La Compagnie de production des Oléagineux (Copéol) en crise fait la Une de l’actualité au Sénégal. L’entreprise d’huilerie pourrait bientôt faire un dépôt de bilan. Le Directeur général de la seconde plus grosse huilerie d’arachide du Sénégal accuse l’Etat d’avoir hypothéqué de manière dangereuse l’avenir du secteur avec une politique de favoritisme pour les industriels chinois.

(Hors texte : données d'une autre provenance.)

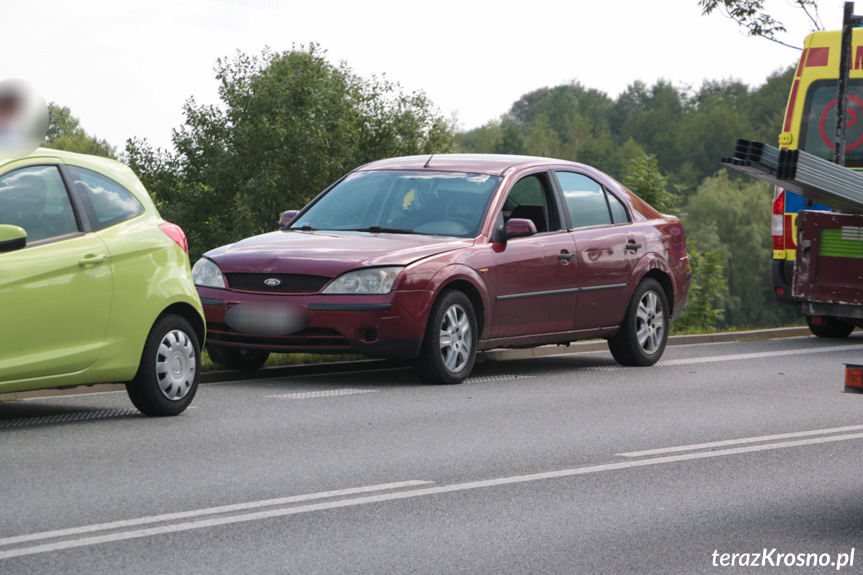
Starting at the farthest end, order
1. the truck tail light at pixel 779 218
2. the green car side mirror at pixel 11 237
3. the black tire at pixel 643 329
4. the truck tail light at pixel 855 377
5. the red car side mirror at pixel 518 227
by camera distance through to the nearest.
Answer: the truck tail light at pixel 779 218 < the black tire at pixel 643 329 < the red car side mirror at pixel 518 227 < the green car side mirror at pixel 11 237 < the truck tail light at pixel 855 377

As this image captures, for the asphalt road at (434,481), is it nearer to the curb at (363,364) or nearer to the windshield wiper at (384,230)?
the curb at (363,364)

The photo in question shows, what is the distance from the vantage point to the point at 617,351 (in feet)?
41.2

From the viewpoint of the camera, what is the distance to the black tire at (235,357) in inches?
433

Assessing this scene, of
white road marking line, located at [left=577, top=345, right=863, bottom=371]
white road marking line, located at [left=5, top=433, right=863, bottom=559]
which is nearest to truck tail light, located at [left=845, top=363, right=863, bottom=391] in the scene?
white road marking line, located at [left=5, top=433, right=863, bottom=559]

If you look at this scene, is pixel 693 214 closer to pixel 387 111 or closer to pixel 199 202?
pixel 387 111

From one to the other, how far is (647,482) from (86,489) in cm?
284

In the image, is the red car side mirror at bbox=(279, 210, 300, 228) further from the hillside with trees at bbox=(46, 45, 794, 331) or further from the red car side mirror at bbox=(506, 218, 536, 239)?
the hillside with trees at bbox=(46, 45, 794, 331)

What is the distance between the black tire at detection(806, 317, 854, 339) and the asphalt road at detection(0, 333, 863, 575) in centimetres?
597

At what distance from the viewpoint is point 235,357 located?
11.0 meters

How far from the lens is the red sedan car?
399 inches

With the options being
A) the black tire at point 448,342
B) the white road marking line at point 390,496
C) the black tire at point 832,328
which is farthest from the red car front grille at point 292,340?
the black tire at point 832,328

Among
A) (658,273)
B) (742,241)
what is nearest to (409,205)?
(658,273)

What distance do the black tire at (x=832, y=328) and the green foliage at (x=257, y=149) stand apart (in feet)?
130

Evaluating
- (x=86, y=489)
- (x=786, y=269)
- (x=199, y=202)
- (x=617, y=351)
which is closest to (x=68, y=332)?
(x=86, y=489)
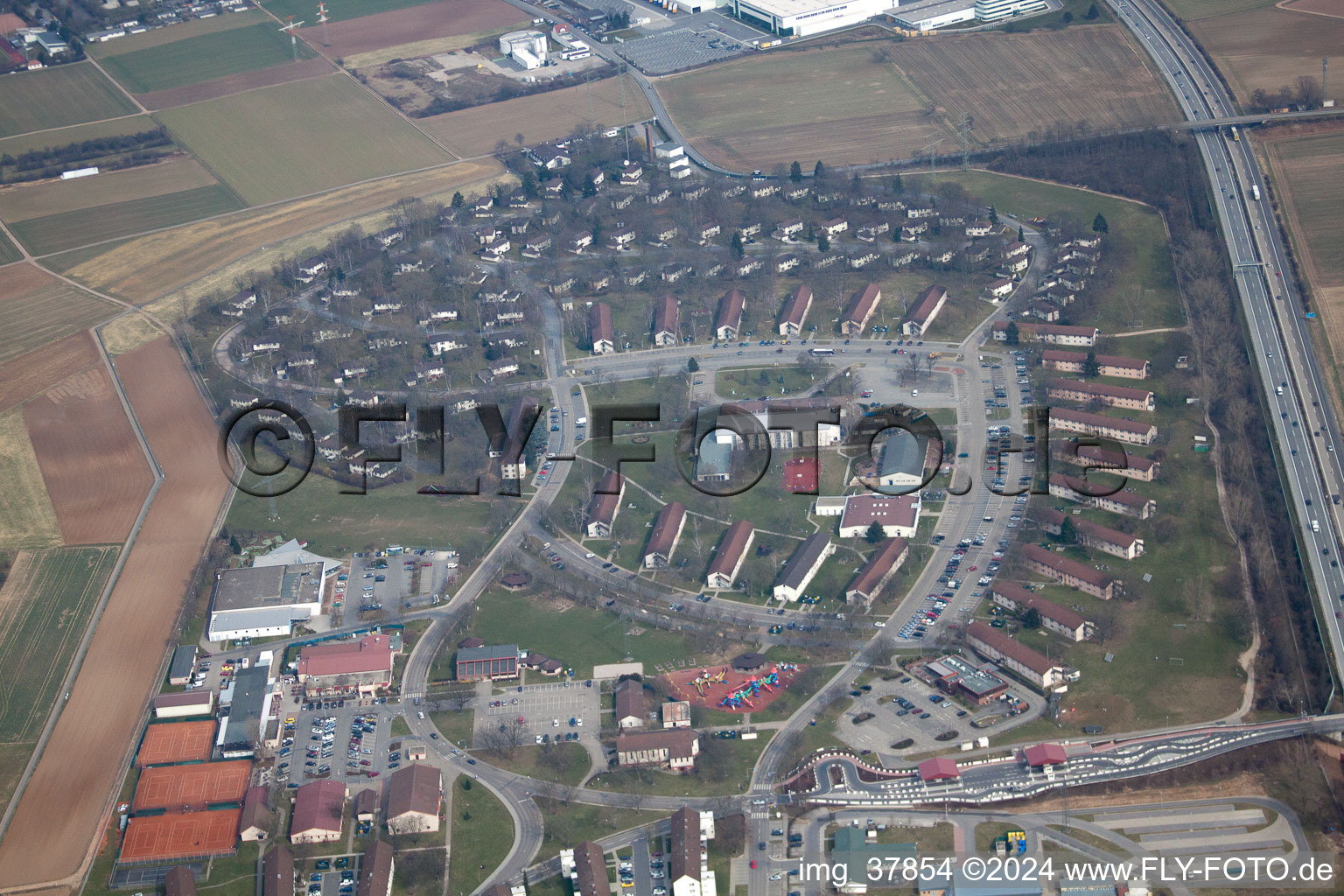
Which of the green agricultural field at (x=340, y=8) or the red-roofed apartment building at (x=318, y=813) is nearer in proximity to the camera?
the red-roofed apartment building at (x=318, y=813)

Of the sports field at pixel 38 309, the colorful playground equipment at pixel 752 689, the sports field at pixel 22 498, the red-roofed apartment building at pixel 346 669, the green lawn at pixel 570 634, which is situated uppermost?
the sports field at pixel 38 309

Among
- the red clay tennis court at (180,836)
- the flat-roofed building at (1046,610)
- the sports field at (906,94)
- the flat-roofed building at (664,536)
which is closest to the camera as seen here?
the red clay tennis court at (180,836)

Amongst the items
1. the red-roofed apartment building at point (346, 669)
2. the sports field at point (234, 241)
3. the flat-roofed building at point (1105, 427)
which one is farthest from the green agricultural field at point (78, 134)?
the flat-roofed building at point (1105, 427)

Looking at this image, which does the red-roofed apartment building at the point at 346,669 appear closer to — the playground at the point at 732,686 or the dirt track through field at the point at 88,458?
the playground at the point at 732,686

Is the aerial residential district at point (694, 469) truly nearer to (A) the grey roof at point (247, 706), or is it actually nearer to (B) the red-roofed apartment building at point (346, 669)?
(B) the red-roofed apartment building at point (346, 669)

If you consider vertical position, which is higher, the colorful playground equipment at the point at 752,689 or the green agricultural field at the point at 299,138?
the green agricultural field at the point at 299,138

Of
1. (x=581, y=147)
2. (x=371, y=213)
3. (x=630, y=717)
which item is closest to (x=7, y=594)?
(x=630, y=717)

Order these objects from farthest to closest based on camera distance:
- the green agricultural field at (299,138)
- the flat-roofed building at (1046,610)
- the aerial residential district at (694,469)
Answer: the green agricultural field at (299,138) < the flat-roofed building at (1046,610) < the aerial residential district at (694,469)
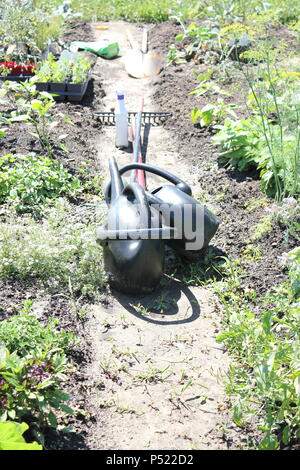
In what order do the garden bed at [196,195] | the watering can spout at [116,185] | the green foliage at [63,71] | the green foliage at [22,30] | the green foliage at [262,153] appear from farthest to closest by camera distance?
the green foliage at [22,30], the green foliage at [63,71], the green foliage at [262,153], the watering can spout at [116,185], the garden bed at [196,195]

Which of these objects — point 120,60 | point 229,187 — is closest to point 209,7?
point 120,60

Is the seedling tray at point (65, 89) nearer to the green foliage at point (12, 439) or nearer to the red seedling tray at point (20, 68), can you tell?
the red seedling tray at point (20, 68)

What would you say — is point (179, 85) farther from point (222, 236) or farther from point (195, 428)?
point (195, 428)

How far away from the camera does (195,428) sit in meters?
2.88

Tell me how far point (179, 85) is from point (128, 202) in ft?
12.1

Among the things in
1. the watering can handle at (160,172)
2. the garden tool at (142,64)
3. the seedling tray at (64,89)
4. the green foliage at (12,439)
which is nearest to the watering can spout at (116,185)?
the watering can handle at (160,172)

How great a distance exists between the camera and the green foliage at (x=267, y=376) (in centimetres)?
263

Pour Nicolas BRUGVIN, ce «deux poids deux mesures» fait que la Copéol ne peut pas s’aligner sur les prix chinois.

Aujourd’hui, l’entreprise d’huilerie présente un passif inquiétant à cause de sept (7) milliards FCFA de dette de l’Etat, plus de cent licenciements et un moral en berne. «Le premier facteur, c’est que le gouvernement sénégalais et le gouvernement chinois ont signé un protocole qui donne un avantage économique aux industriels chinois au détriment des industriels sénégalais ; puisque au tableau de ce protocole, on peut exporter la graine en Chine  en franchise de taxe, alors que l’huile qui est produite au Sénégal est taxée à 10 % quand elle rentre en Chine», a dénoncé lundi sur IRadio le Dg de la Copéol qui pointe un doigt accusateur sur l’Etat, coupable, selon lui, de «discrimination».

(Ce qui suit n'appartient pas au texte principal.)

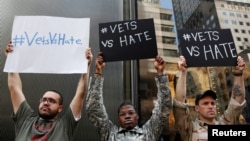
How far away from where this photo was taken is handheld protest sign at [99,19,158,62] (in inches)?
118

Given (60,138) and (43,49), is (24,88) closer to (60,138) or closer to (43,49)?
(43,49)

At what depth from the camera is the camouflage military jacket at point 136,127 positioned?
2757mm

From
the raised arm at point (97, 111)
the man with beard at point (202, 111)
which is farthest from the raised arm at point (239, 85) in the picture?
the raised arm at point (97, 111)

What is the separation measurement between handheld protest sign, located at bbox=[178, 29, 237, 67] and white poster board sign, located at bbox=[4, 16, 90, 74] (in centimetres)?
87

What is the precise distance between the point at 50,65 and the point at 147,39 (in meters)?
0.86

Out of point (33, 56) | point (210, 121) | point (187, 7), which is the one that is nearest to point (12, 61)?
point (33, 56)

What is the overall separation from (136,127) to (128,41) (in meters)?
0.76

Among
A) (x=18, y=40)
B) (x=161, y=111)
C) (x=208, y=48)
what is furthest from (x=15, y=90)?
(x=208, y=48)

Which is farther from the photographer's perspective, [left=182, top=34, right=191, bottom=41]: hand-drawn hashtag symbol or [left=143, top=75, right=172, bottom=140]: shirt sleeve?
[left=182, top=34, right=191, bottom=41]: hand-drawn hashtag symbol

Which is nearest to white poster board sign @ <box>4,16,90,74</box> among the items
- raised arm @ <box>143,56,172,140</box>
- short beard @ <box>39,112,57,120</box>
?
short beard @ <box>39,112,57,120</box>

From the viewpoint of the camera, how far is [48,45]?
3.08 m

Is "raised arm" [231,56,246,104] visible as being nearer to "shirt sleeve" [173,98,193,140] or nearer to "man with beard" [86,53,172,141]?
"shirt sleeve" [173,98,193,140]

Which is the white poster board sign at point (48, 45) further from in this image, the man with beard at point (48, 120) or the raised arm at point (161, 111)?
the raised arm at point (161, 111)

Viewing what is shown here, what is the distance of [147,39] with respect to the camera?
3055 millimetres
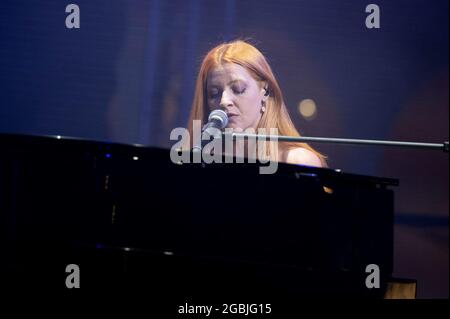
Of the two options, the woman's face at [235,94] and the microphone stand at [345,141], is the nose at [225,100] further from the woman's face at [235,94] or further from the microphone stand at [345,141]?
the microphone stand at [345,141]

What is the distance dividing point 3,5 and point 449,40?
260cm

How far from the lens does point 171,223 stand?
225 cm

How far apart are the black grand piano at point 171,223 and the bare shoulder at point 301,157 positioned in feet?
4.03

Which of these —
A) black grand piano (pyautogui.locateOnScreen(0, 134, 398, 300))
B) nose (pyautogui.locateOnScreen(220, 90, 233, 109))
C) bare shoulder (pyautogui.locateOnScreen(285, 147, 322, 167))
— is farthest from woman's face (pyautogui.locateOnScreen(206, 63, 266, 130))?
black grand piano (pyautogui.locateOnScreen(0, 134, 398, 300))

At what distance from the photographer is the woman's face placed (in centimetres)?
369

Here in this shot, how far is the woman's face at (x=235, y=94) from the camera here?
145 inches

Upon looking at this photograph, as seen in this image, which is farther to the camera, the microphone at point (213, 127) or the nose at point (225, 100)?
the nose at point (225, 100)

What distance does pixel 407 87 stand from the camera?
13.0 feet

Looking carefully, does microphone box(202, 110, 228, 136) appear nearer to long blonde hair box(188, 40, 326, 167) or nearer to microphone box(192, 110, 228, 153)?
microphone box(192, 110, 228, 153)

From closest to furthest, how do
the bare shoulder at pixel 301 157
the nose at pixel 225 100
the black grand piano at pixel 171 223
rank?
1. the black grand piano at pixel 171 223
2. the bare shoulder at pixel 301 157
3. the nose at pixel 225 100

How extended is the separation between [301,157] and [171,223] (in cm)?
156

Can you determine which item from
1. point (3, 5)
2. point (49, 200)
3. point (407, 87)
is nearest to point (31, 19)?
point (3, 5)

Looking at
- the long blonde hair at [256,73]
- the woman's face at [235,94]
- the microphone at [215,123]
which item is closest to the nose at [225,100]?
the woman's face at [235,94]

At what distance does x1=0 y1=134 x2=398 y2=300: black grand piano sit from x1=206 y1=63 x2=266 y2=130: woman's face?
1364mm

Pour sortir de cette situation, M. BRUGVIN pense que des solutions existent même si à l’heure actuelle, il estime que les jeux sont déjà faits. Mieux, il croit savoir que lesdites solutions doivent être étatiques avec comme seul règle du jeu final : mettre tous les acteurs sur la même ligne de départ. «Il n’y a plus pratiquement de solution puisque la graine est totalement partie en Chine. Pour que toutes les industries au Sénégal, y compris celle qui fait simplement du décorticage, ne soient pas par terre, la solution, c’est qu’il faut remettre un cadre économique qui permette aux industries locales de travailler et ne pas favoriser des industries étrangères. Aujourd’hui, on a une politique mise en place par le gouvernement qui tend à favoriser l’exportation de la matière première plutôt que le fait qu’elle soit traitée localement», a constaté amer le Dg de la Copéol.